Study: Wii Games Hit Bargain Bins Faster

ByABC News
November 21, 2008, 3:23 PM

— -- When it comes to game sales metrics, feelings are irrelevant and data is king. Research group EEDAR claims to have rather provocative data from a study conducted on "price protection" that reveals Wii games are landing in bargain bins at a rate, compared to Xbox 360 and PS3 titles, of nearly 2 to 1, according to Cinema Blend.

"Over 7.5% of Xbox 360 and 9.09% PS3 third-party published titles go into price protection early," said EEDAR analyst Jesse Divinich. "The Wii, however, nearly doubles the Xbox 360 and PS3's average at 15.1%." Divinich attributes this to a surfeit of mainstream and casual games released simultaneously. "Aside from the often congested holiday release schedule," he said. "Most publishers typically avoid releasing their big AAA core targeted titles against other AAA titles, whereas it is common to see many mainstream/casual titles, targeting similar markets, released in the same week."

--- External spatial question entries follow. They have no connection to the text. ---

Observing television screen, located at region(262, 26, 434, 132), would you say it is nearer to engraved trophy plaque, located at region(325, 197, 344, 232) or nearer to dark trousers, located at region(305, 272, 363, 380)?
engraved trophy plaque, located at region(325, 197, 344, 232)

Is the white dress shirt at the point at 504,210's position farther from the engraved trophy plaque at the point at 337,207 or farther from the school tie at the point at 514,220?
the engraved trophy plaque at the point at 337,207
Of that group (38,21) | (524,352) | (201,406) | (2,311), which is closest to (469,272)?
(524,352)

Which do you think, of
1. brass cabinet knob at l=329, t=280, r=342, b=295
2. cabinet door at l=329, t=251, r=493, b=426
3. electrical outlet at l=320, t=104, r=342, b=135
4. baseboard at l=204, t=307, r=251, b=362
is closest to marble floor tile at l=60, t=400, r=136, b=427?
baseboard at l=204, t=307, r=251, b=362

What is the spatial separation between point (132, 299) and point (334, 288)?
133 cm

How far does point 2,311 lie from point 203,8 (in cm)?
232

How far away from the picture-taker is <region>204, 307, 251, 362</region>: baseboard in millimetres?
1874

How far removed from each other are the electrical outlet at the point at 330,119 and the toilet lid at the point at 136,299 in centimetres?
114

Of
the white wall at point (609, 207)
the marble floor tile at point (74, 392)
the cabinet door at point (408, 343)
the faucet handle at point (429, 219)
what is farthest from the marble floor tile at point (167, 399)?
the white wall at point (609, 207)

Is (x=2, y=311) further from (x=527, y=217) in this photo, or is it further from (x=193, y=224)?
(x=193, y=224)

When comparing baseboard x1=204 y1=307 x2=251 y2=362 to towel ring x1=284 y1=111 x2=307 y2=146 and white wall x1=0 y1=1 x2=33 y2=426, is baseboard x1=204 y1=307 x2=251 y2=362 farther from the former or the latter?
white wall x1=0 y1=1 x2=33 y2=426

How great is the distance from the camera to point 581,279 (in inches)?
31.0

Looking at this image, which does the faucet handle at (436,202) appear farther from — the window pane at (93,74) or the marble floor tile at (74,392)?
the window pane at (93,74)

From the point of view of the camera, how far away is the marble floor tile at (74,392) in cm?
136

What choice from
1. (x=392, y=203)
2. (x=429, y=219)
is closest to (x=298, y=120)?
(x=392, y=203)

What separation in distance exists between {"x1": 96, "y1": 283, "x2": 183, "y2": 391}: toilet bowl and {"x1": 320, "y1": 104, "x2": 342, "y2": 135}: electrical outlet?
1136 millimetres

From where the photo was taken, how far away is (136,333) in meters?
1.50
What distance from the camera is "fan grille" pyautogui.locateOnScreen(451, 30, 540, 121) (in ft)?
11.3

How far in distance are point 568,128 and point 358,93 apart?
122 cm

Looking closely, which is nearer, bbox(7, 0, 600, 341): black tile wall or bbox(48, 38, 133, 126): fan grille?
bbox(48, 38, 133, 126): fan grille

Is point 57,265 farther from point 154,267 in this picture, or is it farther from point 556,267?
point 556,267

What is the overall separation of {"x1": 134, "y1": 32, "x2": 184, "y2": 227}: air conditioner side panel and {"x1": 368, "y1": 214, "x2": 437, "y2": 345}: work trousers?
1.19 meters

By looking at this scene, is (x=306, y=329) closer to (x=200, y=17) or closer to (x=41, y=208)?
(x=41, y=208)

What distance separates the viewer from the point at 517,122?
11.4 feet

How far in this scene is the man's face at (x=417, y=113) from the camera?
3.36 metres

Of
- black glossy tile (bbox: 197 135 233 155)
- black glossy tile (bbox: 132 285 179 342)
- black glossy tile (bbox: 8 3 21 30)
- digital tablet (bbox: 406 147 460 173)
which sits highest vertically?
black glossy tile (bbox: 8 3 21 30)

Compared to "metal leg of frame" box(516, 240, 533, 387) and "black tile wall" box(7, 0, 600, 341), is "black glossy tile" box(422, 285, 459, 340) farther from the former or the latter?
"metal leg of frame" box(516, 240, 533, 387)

But wait, isn't "price protection" that thing retailers do to insulate you against near-term price drops? Yes it is, and EEDAR's simply using the term differently. In their study, it describes a practice in which publishers drop the wholesale cost of a game because it's underperforming and retailers want it gone.

Divinich adds: "What is most astonishing from this dataset is that games that achieve quality scores above 91% have never been price protected early on the PlayStation 3, the Wii or the Xbox 360."

Translation: Stop with the crappy toss-away cash-in-on-the-Wii's-success games, third-party publishers.

Lest you accuse me of enthusiast bias, know that I say that as someone who actually enjoyed the Wii version of Dancing With The Stars.